Quelle trace François va-t-il laisser dans l’Église ? Douze ans, 2013-2025, c’est beaucoup ! Mais c’est peu à la lumière d’un pontificat comme celui de Jean-Paul II ou de Pie XII. Christoph Théobald, théologien jésuite à la double nationalité franco-allemande, a analysé, dans la Croix Hebdo du 25 avril 2025, les bouleversements qu’a engendrés le pontificat de François. Plus qu’une réforme théologique, le pape François a apporté une manière de gouverner, une manière de parler très peu ecclésiastique. Sa parole a toujours été très libre, sans langue de bois. Un style direct que l’on retrouve dans ses textes.

C’était un Latino-Américain avant tout. Il a poursuivi avec force et conviction ce que l’Amérique latine nous a apporté depuis la conférence de Medellin (Colombie) en 1968 quand l’Église sud-américaine adopta l’option préférentielle de l’Église pour les pauvres. Cette intuition s’est manifestée dans le choix des personnes qu’il a accueillies, des villes qu’il a visitées – en évitant les grandes capitales – et des hommes qu’il a créés cardinaux. Son engagement s’est exprimé encore dans son rapport aux réfugiés, sa politique de la paix difficile notamment en Ukraine, avec ce souci de maintenir toujours un contact possible avec l’autre...

Il a développé sa vision dans ses deux grandes encycliques : Laudato Si’ d’abord, où la Création devient le sujet de son discours avec beaucoup de poésie et puis Fratelli Tutti : dans ce texte extrêmement fort, le pape a proposé un commentaire très original de la parabole du Bon Samaritain.

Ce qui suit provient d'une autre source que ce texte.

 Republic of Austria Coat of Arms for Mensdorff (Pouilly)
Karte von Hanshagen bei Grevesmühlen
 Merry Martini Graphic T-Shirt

Enfin, ce rapport à la société chez François a été marqué par la disparition de tout un débat sur la place du christianisme par rapport aux autres religions.

Christoph Théobald explique, ensuite, pourquoi François a boudé la France et les grands pays occidentaux au profit des périphéries. Nous avons un deuil important à faire : nous ne sommes plus le centre du monde, et c’est une sacrée mutation car la tradition chrétienne est née dans l’espace méditerranéen. Le centre du monde n’existera plus. Rome sera toujours le centre, mais l’Église est devenue polycentrique. Le débat sur le cléricalisme devient important : va-t-on continuer en Europe à internationaliser le clergé ? Une Église qui ne produit plus en son sein les ministres dont elle a besoin est condamnée à mort. Quand on parle de polycentrisme, de quoi parle-t-on ? Parle-t-on d’un clergé universel, d’un même catéchisme ou est-ce qu’une créativité va se déployer sur chaque continent, autorisée et même encouragée par Rome ?

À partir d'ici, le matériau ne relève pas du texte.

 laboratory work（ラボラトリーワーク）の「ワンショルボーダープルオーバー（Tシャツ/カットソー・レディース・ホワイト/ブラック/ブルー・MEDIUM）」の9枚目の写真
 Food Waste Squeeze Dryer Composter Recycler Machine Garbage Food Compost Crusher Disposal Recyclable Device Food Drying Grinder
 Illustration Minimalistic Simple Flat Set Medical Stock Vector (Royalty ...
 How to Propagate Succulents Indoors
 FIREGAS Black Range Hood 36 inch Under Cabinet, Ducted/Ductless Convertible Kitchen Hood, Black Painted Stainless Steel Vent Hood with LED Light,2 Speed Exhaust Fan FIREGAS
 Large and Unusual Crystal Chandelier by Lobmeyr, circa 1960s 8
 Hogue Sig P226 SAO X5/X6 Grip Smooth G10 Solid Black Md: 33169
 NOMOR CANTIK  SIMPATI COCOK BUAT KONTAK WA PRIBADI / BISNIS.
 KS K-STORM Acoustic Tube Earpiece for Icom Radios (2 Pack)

Le Concile Vatican II n’est-il pas encore une piste pour répondre aux défis d’aujourd’hui ? Le Concile est la grande grâce de l’Église au XXème siècle, selon la formule de Jean-Paul II. Le pape François a élargi la manière de procéder du Concile à l’ensemble du peuple de Dieu. Tout chrétien est disciple missionnaire. Que vous soyez prêtre, évêque ou simple fidèle, c’est le baptême qui nous relie. Le reste n’est pas secondaire mais second. Avec le pape François, « le baptême, c’est la porte de l’Église ». C’est le baptême qui fait l’Église et l’Église qui célèbre le baptême.

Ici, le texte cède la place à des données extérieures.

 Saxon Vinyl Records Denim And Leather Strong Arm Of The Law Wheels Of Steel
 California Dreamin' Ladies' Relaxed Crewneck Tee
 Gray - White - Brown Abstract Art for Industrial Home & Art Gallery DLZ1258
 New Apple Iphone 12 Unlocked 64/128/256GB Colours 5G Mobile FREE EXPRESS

Si le pontificat de François n’a pas été marqué par des ouvertures dans les domaines théologique et disciplinaire, François restera, pour les chrétiens, un pape qui a multiplié les signes d’amitié. Il a vécu un œcuménisme de la fraternité en rendant visite, par exemple, au temple de l’Église vaudoise Valdo de Turin, ou en rencontrant de nombreux pasteurs d’Églises évangéliques, en demandant pardon pour l’attitude de son Église dans le passé.

Selon notre sensibilité, nous serons déçus ou émus par les évolutions apportées par un pontificat marqué par l’attention aux marginaux, le souci du climat et la défense des migrants. Dans les Écritures, la vie est plus importante que la doctrine, et ce qui fonde l’Église, ce n’est pas d’avoir le même point de vue dans tous les domaines de la théologie, mais de vivre et de partager la grâce de l’Évangile. (Antoine Nouis, directeur du journal Réforme, 24 avril 2025, page 2).